- _TASK PROMPT_: The data below needs to be returned exactly, line for line.

- _INPUT ROWS_:
· · · · ·
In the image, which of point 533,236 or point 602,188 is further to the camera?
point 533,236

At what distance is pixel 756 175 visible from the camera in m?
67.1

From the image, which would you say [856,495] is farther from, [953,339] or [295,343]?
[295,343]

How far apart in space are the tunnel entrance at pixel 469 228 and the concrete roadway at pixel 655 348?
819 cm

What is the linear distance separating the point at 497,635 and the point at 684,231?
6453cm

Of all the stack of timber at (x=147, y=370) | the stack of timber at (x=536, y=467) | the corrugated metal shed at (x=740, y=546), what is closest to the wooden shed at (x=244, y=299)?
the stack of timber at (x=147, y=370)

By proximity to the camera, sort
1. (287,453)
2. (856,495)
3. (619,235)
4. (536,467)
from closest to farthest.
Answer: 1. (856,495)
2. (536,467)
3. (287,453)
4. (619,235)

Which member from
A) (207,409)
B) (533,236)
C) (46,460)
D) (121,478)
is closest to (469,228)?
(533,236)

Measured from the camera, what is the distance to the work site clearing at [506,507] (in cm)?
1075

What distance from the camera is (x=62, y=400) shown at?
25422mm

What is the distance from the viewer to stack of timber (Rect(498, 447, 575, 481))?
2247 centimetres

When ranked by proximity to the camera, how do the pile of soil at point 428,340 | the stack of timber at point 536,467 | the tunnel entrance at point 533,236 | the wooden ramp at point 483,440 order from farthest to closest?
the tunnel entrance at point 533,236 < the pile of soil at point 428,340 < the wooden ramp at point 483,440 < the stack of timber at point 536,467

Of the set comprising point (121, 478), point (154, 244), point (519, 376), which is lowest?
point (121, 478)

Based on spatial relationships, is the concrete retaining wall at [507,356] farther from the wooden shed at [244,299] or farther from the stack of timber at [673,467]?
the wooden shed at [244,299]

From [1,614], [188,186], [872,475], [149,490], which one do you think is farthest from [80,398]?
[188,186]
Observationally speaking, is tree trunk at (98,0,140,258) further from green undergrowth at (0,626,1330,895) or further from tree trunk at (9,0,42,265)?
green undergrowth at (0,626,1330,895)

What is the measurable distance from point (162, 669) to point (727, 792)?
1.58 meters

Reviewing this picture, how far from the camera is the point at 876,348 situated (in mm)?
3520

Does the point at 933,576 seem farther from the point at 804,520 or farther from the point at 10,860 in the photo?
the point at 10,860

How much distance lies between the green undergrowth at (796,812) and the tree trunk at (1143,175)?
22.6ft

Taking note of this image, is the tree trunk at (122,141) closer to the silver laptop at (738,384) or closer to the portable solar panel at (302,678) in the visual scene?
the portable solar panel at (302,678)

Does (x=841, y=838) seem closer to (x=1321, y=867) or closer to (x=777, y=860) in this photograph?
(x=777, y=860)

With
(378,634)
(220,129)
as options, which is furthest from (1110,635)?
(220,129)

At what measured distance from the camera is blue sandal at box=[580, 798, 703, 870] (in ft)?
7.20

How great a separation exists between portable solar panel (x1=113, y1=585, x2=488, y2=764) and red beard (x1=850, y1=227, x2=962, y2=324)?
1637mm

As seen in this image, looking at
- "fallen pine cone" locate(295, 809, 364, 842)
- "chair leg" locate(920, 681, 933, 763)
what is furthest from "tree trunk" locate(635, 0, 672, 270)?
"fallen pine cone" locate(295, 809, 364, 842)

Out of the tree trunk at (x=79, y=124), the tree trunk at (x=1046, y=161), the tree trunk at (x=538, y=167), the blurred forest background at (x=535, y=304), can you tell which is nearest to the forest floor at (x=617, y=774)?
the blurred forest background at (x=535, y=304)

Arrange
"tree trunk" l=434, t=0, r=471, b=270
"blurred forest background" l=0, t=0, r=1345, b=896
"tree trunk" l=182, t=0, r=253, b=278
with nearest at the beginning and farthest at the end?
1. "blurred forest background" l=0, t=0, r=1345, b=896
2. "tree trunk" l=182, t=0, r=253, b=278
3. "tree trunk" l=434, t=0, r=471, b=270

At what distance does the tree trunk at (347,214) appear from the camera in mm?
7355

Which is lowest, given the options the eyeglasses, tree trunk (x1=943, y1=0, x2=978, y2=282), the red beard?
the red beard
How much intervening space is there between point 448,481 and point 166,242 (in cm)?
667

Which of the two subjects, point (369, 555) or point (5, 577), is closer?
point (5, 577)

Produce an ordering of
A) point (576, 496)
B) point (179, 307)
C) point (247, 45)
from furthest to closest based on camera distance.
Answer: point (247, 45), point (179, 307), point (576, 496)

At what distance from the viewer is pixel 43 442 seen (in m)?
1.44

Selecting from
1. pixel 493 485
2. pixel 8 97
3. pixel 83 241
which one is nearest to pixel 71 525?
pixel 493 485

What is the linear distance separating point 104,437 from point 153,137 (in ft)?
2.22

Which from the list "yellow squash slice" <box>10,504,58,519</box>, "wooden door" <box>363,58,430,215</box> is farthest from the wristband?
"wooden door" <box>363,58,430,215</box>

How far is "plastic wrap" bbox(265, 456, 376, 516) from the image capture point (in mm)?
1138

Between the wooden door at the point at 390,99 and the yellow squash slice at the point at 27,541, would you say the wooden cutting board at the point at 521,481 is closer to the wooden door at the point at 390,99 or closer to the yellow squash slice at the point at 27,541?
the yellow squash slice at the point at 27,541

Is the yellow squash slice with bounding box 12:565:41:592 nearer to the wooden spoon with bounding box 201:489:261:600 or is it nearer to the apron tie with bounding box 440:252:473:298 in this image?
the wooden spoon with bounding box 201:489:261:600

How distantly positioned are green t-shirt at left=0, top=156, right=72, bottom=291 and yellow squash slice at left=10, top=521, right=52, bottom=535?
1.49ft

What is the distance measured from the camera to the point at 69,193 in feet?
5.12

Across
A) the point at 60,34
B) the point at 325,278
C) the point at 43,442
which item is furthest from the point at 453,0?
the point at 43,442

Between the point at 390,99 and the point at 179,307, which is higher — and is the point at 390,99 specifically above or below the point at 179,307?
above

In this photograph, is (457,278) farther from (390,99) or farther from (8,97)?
· · · · ·
- _TASK RESULT_:
In the image, which of point 533,236 or point 602,188 is further to the camera?
point 533,236

At what distance is pixel 756 175 visible from the camera in m?
67.1

From the image, which would you say [856,495] is farther from, [953,339] or [295,343]?
[295,343]

How far apart in space are the tunnel entrance at pixel 469 228 and the concrete roadway at pixel 655 348?
819 cm

What is the linear distance separating the point at 497,635 and the point at 684,231?
6453cm

Of all the stack of timber at (x=147, y=370) | the stack of timber at (x=536, y=467) | the corrugated metal shed at (x=740, y=546), what is closest to the wooden shed at (x=244, y=299)?
the stack of timber at (x=147, y=370)

By proximity to the camera, sort
1. (287,453)
2. (856,495)
3. (619,235)
4. (536,467)
from closest to farthest.
Answer: 1. (856,495)
2. (536,467)
3. (287,453)
4. (619,235)

Which member from
A) (207,409)
B) (533,236)
C) (46,460)
D) (121,478)
is closest to (469,228)?
(533,236)

Measured from the camera, what is the distance to the work site clearing at [506,507] (in cm)?
1075

What distance from the camera is (x=62, y=400) shown at?
25422mm

What is the distance from the viewer to stack of timber (Rect(498, 447, 575, 481))?
2247 centimetres

When ranked by proximity to the camera, how do the pile of soil at point 428,340 | the stack of timber at point 536,467 | the tunnel entrance at point 533,236 | the wooden ramp at point 483,440 order from farthest to closest?
the tunnel entrance at point 533,236 < the pile of soil at point 428,340 < the wooden ramp at point 483,440 < the stack of timber at point 536,467

Of the set comprising point (121, 478), point (154, 244), point (519, 376), which is lowest?
point (121, 478)

Based on spatial relationships, is the concrete retaining wall at [507,356] farther from the wooden shed at [244,299] or farther from the stack of timber at [673,467]?
the wooden shed at [244,299]

From [1,614], [188,186], [872,475], [149,490], which one do you think is farthest from [80,398]?
[188,186]
Observationally speaking, is tree trunk at (98,0,140,258) further from green undergrowth at (0,626,1330,895) or further from tree trunk at (9,0,42,265)?
green undergrowth at (0,626,1330,895)

What is the measurable distance from point (162, 669) to point (727, 792)?
1.58 meters

Reviewing this picture, how far from the camera is the point at 876,348 situated (in mm)?
3520

Does the point at 933,576 seem farther from the point at 804,520 or farther from the point at 10,860 in the photo?
the point at 10,860

How much distance lies between the green undergrowth at (796,812) and the tree trunk at (1143,175)?
22.6ft

Taking note of this image, is the tree trunk at (122,141) closer to the silver laptop at (738,384) or closer to the portable solar panel at (302,678) in the visual scene?
the portable solar panel at (302,678)

Does (x=841, y=838) seem closer to (x=1321, y=867) or closer to (x=777, y=860) in this photograph?
(x=777, y=860)

With
(378,634)
(220,129)
as options, which is furthest from (1110,635)?
(220,129)

At what measured distance from the camera is blue sandal at box=[580, 798, 703, 870] (in ft)?
7.20

How great a separation exists between portable solar panel (x1=113, y1=585, x2=488, y2=764) and red beard (x1=850, y1=227, x2=962, y2=324)?
1637mm

As seen in this image, looking at
- "fallen pine cone" locate(295, 809, 364, 842)
- "chair leg" locate(920, 681, 933, 763)
what is furthest from "tree trunk" locate(635, 0, 672, 270)?
"fallen pine cone" locate(295, 809, 364, 842)

Out of the tree trunk at (x=79, y=124), the tree trunk at (x=1046, y=161), the tree trunk at (x=538, y=167), the blurred forest background at (x=535, y=304), can you tell which is nearest to the forest floor at (x=617, y=774)?
the blurred forest background at (x=535, y=304)

Arrange
"tree trunk" l=434, t=0, r=471, b=270
"blurred forest background" l=0, t=0, r=1345, b=896
"tree trunk" l=182, t=0, r=253, b=278
with nearest at the beginning and farthest at the end?
1. "blurred forest background" l=0, t=0, r=1345, b=896
2. "tree trunk" l=182, t=0, r=253, b=278
3. "tree trunk" l=434, t=0, r=471, b=270

At what distance does the tree trunk at (347,214) appear from the camera in mm?
7355

Which is lowest, given the options the eyeglasses, tree trunk (x1=943, y1=0, x2=978, y2=282), the red beard?
the red beard
How much intervening space is there between point 448,481 and point 166,242 (in cm)?
667

Which of the two subjects, point (369, 555) or point (5, 577), is closer?
point (5, 577)

Produce an ordering of
A) point (576, 496)
B) point (179, 307)
C) point (247, 45)
from furthest to closest based on camera distance.
Answer: point (247, 45), point (179, 307), point (576, 496)

At what distance from the viewer is pixel 43 442 seen (in m)?
1.44

Selecting from
1. pixel 493 485
2. pixel 8 97
3. pixel 83 241
which one is nearest to pixel 71 525?
pixel 493 485

What is the linear distance separating point 104,437 from point 153,137 (in ft)?
2.22

Which from the list "yellow squash slice" <box>10,504,58,519</box>, "wooden door" <box>363,58,430,215</box> is farthest from the wristband?
"wooden door" <box>363,58,430,215</box>

How far is "plastic wrap" bbox(265, 456, 376, 516) from the image capture point (in mm)?
1138

Between the wooden door at the point at 390,99 and the yellow squash slice at the point at 27,541, would you say the wooden cutting board at the point at 521,481 is closer to the wooden door at the point at 390,99 or closer to the yellow squash slice at the point at 27,541?
the yellow squash slice at the point at 27,541

Is the yellow squash slice with bounding box 12:565:41:592 nearer to the wooden spoon with bounding box 201:489:261:600 or is it nearer to the apron tie with bounding box 440:252:473:298 in this image?
the wooden spoon with bounding box 201:489:261:600

How distantly positioned are green t-shirt at left=0, top=156, right=72, bottom=291 and yellow squash slice at left=10, top=521, right=52, bottom=535?
1.49ft

What is the distance measured from the camera to the point at 69,193 in feet?
5.12

Across
A) the point at 60,34
B) the point at 325,278
C) the point at 43,442
which item is furthest from the point at 453,0?
the point at 43,442

Between the point at 390,99 and the point at 179,307, which is higher — and is the point at 390,99 specifically above or below the point at 179,307?
above

In this photograph, is (457,278) farther from (390,99) or farther from (8,97)?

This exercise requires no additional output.